• [Problem details]
Take the line that contains "Is knot on trunk" and all lines after it, up to and including the last line of the data, and write them out exactly; nothing else belongs in the answer.

• [Data supplied]

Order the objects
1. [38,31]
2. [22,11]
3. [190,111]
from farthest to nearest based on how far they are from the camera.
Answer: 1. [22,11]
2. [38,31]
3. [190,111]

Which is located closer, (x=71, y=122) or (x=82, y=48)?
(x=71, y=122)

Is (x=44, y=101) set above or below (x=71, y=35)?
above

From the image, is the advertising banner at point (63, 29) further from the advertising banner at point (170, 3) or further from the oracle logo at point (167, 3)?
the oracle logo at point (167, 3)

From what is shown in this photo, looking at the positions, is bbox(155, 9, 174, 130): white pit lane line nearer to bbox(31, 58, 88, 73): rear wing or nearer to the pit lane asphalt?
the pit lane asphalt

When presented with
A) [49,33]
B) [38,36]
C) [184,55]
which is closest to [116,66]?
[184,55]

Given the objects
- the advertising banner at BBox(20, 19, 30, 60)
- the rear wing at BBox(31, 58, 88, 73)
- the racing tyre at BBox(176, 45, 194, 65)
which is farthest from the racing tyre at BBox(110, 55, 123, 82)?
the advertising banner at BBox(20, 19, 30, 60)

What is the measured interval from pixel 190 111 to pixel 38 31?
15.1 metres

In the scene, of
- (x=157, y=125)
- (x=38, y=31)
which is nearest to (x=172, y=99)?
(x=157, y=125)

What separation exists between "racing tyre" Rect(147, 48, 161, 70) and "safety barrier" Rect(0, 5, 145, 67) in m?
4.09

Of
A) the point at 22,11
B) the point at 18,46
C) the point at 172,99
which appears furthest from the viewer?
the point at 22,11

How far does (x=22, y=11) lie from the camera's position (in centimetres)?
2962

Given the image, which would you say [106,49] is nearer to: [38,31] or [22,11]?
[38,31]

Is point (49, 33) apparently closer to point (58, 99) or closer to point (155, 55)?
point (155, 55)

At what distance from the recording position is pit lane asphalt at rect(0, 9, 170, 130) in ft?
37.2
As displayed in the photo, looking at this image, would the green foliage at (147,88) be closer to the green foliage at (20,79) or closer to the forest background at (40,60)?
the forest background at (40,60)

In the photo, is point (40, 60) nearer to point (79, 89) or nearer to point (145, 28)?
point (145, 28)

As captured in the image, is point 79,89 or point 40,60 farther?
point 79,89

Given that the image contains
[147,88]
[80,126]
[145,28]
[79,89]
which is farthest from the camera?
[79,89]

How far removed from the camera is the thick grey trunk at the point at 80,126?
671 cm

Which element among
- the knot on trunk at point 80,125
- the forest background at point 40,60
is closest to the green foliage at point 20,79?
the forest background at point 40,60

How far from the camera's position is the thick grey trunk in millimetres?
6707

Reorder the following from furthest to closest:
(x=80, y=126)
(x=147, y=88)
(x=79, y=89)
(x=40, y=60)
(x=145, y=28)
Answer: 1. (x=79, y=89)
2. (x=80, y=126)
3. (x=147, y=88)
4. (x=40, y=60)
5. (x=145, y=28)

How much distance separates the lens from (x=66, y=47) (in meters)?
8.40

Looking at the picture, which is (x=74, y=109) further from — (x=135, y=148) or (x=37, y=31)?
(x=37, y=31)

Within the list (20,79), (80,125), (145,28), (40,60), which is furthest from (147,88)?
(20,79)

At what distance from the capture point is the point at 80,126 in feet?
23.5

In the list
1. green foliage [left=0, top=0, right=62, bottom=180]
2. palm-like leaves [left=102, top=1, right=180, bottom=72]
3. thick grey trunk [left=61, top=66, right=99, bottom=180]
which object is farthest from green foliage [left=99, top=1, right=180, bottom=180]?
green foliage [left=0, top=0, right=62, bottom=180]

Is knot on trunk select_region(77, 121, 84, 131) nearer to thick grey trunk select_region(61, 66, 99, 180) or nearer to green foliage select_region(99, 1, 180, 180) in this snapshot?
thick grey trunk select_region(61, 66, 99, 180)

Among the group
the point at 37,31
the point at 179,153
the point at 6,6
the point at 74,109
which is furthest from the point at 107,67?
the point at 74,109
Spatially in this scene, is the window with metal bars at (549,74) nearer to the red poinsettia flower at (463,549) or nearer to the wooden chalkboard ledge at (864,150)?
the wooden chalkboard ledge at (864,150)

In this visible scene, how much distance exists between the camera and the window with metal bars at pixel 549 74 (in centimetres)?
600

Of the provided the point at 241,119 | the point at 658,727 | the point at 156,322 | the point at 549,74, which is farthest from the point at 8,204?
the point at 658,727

• [Full solution]
Is knot on trunk select_region(77, 121, 84, 131) nearer to thick grey trunk select_region(61, 66, 99, 180) or nearer to green foliage select_region(99, 1, 180, 180) in this snapshot?
thick grey trunk select_region(61, 66, 99, 180)

Among the group
the point at 37,31
the point at 179,153
the point at 6,6
the point at 74,109
which is furthest from the point at 107,67?
the point at 74,109
Spatially in this scene, is the window with metal bars at (549,74) nearer to the red poinsettia flower at (463,549) or nearer to the wooden chalkboard ledge at (864,150)?
the wooden chalkboard ledge at (864,150)

In this visible scene, how much distance exists between the camera and the window with metal bars at pixel 549 74 (in centimetres)?
600

Of the provided the point at 241,119 | the point at 658,727 | the point at 156,322 | the point at 549,74, which is farthest from the point at 8,204?
the point at 658,727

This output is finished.